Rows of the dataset
········

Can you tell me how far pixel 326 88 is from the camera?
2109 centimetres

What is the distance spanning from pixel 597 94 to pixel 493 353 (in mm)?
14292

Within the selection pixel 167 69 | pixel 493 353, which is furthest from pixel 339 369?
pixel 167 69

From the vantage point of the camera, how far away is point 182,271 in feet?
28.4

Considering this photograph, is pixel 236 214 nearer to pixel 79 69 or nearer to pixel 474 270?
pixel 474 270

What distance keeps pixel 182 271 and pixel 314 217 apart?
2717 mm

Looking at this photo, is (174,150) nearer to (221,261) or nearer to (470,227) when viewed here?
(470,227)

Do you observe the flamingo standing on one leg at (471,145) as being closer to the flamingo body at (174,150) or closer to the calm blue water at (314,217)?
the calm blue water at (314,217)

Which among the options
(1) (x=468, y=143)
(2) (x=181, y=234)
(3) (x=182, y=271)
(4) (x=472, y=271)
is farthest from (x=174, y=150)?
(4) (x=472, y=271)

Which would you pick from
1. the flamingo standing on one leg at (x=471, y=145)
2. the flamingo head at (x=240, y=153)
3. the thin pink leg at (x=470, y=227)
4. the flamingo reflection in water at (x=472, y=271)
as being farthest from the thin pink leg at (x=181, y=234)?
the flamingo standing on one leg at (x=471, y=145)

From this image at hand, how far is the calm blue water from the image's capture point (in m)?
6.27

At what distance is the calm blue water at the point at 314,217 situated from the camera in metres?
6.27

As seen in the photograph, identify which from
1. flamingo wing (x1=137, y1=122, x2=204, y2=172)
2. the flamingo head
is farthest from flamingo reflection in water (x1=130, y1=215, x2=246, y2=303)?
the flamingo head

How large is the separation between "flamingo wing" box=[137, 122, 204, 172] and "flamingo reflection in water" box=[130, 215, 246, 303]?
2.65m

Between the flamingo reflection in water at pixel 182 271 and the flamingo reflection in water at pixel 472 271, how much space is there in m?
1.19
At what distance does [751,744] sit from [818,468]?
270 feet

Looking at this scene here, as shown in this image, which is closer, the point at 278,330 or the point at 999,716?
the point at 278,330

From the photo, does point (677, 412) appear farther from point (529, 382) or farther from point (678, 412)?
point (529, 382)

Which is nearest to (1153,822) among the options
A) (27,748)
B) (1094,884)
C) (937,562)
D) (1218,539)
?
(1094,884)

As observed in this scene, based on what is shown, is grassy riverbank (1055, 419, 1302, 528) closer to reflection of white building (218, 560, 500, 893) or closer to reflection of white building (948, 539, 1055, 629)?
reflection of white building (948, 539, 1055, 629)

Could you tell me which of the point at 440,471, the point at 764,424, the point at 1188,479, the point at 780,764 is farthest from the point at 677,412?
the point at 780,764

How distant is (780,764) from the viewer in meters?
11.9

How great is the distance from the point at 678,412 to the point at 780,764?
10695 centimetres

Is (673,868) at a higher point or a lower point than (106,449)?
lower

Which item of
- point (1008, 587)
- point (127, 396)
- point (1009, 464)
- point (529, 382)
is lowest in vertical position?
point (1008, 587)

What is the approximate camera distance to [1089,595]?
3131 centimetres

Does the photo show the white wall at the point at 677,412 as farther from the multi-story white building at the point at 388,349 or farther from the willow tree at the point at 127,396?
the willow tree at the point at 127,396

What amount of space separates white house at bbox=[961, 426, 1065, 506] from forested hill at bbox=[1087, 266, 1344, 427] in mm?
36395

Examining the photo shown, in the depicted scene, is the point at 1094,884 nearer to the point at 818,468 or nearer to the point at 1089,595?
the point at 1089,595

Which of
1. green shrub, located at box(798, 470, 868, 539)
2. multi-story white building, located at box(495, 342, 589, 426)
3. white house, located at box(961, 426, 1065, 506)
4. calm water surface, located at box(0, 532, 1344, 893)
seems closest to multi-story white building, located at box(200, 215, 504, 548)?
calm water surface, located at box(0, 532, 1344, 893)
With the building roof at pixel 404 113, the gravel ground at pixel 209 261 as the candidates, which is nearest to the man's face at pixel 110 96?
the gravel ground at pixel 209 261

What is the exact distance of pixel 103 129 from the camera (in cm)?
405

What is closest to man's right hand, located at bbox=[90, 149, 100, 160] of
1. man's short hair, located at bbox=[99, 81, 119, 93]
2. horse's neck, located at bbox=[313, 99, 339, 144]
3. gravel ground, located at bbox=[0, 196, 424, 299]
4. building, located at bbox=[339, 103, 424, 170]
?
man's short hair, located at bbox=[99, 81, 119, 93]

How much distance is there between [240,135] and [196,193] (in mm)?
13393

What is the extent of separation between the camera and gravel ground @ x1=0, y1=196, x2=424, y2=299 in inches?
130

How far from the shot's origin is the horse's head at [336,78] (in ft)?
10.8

········

(Task description):
Render the listing as a Markdown table with columns No and Line, from the line with "With the building" through the final line of the listing, both ends included. Number each line and leave out blank ones.

(Reply to the task):
| No | Line |
|---|---|
| 1 | With the building roof at pixel 404 113, the gravel ground at pixel 209 261 as the candidates, which is nearest to the man's face at pixel 110 96? |
| 2 | the gravel ground at pixel 209 261 |
| 3 | What is the exact distance of pixel 103 129 from the camera (in cm)? |
| 4 | 405 |
| 5 | What is closest to man's right hand, located at bbox=[90, 149, 100, 160] of |
| 6 | 1. man's short hair, located at bbox=[99, 81, 119, 93] |
| 7 | 2. horse's neck, located at bbox=[313, 99, 339, 144] |
| 8 | 3. gravel ground, located at bbox=[0, 196, 424, 299] |
| 9 | 4. building, located at bbox=[339, 103, 424, 170] |
| 10 | ? |
| 11 | man's short hair, located at bbox=[99, 81, 119, 93] |
| 12 | How much distance is there between [240,135] and [196,193] (in mm)? |
| 13 | 13393 |
| 14 | What is the extent of separation between the camera and gravel ground @ x1=0, y1=196, x2=424, y2=299 in inches? |
| 15 | 130 |
| 16 | How far from the shot's origin is the horse's head at [336,78] (in ft)? |
| 17 | 10.8 |